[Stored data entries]
_ _ _ _ _ _ _
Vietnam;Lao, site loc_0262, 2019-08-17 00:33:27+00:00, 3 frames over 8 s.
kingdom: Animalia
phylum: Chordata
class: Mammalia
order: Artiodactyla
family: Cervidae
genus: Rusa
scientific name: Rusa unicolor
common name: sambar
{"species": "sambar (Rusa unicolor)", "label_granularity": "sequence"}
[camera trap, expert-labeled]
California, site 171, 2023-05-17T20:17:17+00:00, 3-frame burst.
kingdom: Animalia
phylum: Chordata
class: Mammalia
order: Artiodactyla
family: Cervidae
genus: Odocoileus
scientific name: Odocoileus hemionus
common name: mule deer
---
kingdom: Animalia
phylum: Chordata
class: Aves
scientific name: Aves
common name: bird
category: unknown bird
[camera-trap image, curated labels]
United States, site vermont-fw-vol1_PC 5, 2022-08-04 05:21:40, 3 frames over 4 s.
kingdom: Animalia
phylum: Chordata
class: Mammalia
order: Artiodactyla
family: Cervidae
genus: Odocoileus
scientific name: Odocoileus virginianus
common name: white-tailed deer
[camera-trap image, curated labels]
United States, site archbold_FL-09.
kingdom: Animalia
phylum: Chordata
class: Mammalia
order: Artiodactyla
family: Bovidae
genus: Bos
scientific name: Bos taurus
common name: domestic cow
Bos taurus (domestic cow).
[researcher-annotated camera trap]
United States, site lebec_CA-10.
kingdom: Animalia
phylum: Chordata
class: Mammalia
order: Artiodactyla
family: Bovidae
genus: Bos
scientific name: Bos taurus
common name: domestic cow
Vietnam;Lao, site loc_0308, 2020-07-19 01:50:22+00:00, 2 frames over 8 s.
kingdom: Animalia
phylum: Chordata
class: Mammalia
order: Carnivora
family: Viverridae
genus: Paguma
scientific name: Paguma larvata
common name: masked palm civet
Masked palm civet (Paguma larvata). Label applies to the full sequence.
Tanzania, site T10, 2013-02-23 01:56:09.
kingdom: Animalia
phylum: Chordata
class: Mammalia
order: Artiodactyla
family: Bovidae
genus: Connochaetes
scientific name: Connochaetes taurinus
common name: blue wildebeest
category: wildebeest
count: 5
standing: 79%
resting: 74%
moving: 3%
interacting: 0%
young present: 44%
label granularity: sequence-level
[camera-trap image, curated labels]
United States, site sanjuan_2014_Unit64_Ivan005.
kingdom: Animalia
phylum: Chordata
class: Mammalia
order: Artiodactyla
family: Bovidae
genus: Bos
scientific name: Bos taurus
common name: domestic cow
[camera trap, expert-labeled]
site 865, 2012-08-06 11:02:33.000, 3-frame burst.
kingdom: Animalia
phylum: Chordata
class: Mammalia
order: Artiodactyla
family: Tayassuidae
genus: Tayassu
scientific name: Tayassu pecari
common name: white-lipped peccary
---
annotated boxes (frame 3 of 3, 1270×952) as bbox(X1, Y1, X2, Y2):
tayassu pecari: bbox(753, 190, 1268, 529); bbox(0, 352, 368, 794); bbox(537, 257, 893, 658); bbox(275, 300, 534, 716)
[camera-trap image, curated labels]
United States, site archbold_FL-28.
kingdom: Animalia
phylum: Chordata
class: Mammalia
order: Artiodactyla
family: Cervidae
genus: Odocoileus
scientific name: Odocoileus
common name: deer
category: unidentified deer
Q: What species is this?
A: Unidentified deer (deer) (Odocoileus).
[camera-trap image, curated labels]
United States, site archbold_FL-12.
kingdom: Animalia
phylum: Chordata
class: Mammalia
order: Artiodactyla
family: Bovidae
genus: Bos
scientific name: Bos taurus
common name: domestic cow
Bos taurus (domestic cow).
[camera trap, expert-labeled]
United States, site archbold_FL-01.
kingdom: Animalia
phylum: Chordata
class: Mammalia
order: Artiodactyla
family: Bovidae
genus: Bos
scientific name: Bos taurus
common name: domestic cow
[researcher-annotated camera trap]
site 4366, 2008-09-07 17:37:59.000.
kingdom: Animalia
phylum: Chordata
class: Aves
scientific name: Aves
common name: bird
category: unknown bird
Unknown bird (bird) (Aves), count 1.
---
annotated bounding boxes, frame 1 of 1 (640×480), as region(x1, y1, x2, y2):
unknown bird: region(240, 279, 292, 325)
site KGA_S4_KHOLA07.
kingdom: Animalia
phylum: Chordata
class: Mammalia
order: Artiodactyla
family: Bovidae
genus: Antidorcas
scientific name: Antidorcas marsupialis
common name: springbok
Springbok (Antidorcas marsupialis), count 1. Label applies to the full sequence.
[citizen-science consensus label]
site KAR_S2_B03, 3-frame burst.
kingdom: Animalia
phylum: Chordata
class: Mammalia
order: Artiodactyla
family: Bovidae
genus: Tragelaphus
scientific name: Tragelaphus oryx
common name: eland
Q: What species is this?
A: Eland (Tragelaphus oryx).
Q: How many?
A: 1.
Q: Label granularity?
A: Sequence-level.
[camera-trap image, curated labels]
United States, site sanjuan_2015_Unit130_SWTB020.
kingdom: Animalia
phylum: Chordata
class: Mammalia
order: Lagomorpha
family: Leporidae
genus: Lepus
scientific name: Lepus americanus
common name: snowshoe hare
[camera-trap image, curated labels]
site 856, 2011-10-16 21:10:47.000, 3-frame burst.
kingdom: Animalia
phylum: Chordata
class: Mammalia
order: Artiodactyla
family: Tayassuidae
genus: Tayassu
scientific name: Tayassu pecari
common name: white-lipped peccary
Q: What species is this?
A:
_ _ _ _ _ _ _
Work item — The required answer is the complete data, repeated exactly.

Answer for the task —
Vietnam;Lao, site loc_0262, 2019-08-17 00:33:27+00:00, 3 frames over 8 s.
kingdom: Animalia
phylum: Chordata
class: Mammalia
order: Artiodactyla
family: Cervidae
genus: Rusa
scientific name: Rusa unicolor
common name: sambar
{"species": "sambar (Rusa unicolor)", "label_granularity": "sequence"}
[camera trap, expert-labeled]
California, site 171, 2023-05-17T20:17:17+00:00, 3-frame burst.
kingdom: Animalia
phylum: Chordata
class: Mammalia
order: Artiodactyla
family: Cervidae
genus: Odocoileus
scientific name: Odocoileus hemionus
common name: mule deer
---
kingdom: Animalia
phylum: Chordata
class: Aves
scientific name: Aves
common name: bird
category: unknown bird
[camera-trap image, curated labels]
United States, site vermont-fw-vol1_PC 5, 2022-08-04 05:21:40, 3 frames over 4 s.
kingdom: Animalia
phylum: Chordata
class: Mammalia
order: Artiodactyla
family: Cervidae
genus: Odocoileus
scientific name: Odocoileus virginianus
common name: white-tailed deer
[camera-trap image, curated labels]
United States, site archbold_FL-09.
kingdom: Animalia
phylum: Chordata
class: Mammalia
order: Artiodactyla
family: Bovidae
genus: Bos
scientific name: Bos taurus
common name: domestic cow
Bos taurus (domestic cow).
[researcher-annotated camera trap]
United States, site lebec_CA-10.
kingdom: Animalia
phylum: Chordata
class: Mammalia
order: Artiodactyla
family: Bovidae
genus: Bos
scientific name: Bos taurus
common name: domestic cow
Vietnam;Lao, site loc_0308, 2020-07-19 01:50:22+00:00, 2 frames over 8 s.
kingdom: Animalia
phylum: Chordata
class: Mammalia
order: Carnivora
family: Viverridae
genus: Paguma
scientific name: Paguma larvata
common name: masked palm civet
Masked palm civet (Paguma larvata). Label applies to the full sequence.
Tanzania, site T10, 2013-02-23 01:56:09.
kingdom: Animalia
phylum: Chordata
class: Mammalia
order: Artiodactyla
family: Bovidae
genus: Connochaetes
scientific name: Connochaetes taurinus
common name: blue wildebeest
category: wildebeest
count: 5
standing: 79%
resting: 74%
moving: 3%
interacting: 0%
young present: 44%
label granularity: sequence-level
[camera-trap image, curated labels]
United States, site sanjuan_2014_Unit64_Ivan005.
kingdom: Animalia
phylum: Chordata
class: Mammalia
order: Artiodactyla
family: Bovidae
genus: Bos
scientific name: Bos taurus
common name: domestic cow
[camera trap, expert-labeled]
site 865, 2012-08-06 11:02:33.000, 3-frame burst.
kingdom: Animalia
phylum: Chordata
class: Mammalia
order: Artiodactyla
family: Tayassuidae
genus: Tayassu
scientific name: Tayassu pecari
common name: white-lipped peccary
---
annotated boxes (frame 3 of 3, 1270×952) as bbox(X1, Y1, X2, Y2):
tayassu pecari: bbox(753, 190, 1268, 529); bbox(0, 352, 368, 794); bbox(537, 257, 893, 658); bbox(275, 300, 534, 716)
[camera-trap image, curated labels]
United States, site archbold_FL-28.
kingdom: Animalia
phylum: Chordata
class: Mammalia
order: Artiodactyla
family: Cervidae
genus: Odocoileus
scientific name: Odocoileus
common name: deer
category: unidentified deer
Q: What species is this?
A: Unidentified deer (deer) (Odocoileus).
[camera-trap image, curated labels]
United States, site archbold_FL-12.
kingdom: Animalia
phylum: Chordata
class: Mammalia
order: Artiodactyla
family: Bovidae
genus: Bos
scientific name: Bos taurus
common name: domestic cow
Bos taurus (domestic cow).
[camera trap, expert-labeled]
United States, site archbold_FL-01.
kingdom: Animalia
phylum: Chordata
class: Mammalia
order: Artiodactyla
family: Bovidae
genus: Bos
scientific name: Bos taurus
common name: domestic cow
[researcher-annotated camera trap]
site 4366, 2008-09-07 17:37:59.000.
kingdom: Animalia
phylum: Chordata
class: Aves
scientific name: Aves
common name: bird
category: unknown bird
Unknown bird (bird) (Aves), count 1.
---
annotated bounding boxes, frame 1 of 1 (640×480), as region(x1, y1, x2, y2):
unknown bird: region(240, 279, 292, 325)
site KGA_S4_KHOLA07.
kingdom: Animalia
phylum: Chordata
class: Mammalia
order: Artiodactyla
family: Bovidae
genus: Antidorcas
scientific name: Antidorcas marsupialis
common name: springbok
Springbok (Antidorcas marsupialis), count 1. Label applies to the full sequence.
[citizen-science consensus label]
site KAR_S2_B03, 3-frame burst.
kingdom: Animalia
phylum: Chordata
class: Mammalia
order: Artiodactyla
family: Bovidae
genus: Tragelaphus
scientific name: Tragelaphus oryx
common name: eland
Q: What species is this?
A: Eland (Tragelaphus oryx).
Q: How many?
A: 1.
Q: Label granularity?
A: Sequence-level.
[camera-trap image, curated labels]
United States, site sanjuan_2015_Unit130_SWTB020.
kingdom: Animalia
phylum: Chordata
class: Mammalia
order: Lagomorpha
family: Leporidae
genus: Lepus
scientific name: Lepus americanus
common name: snowshoe hare
[camera-trap image, curated labels]
site 856, 2011-10-16 21:10:47.000, 3-frame burst.
kingdom: Animalia
phylum: Chordata
class: Mammalia
order: Artiodactyla
family: Tayassuidae
genus: Tayassu
scientific name: Tayassu pecari
common name: white-lipped peccary
Q: What species is this?
A:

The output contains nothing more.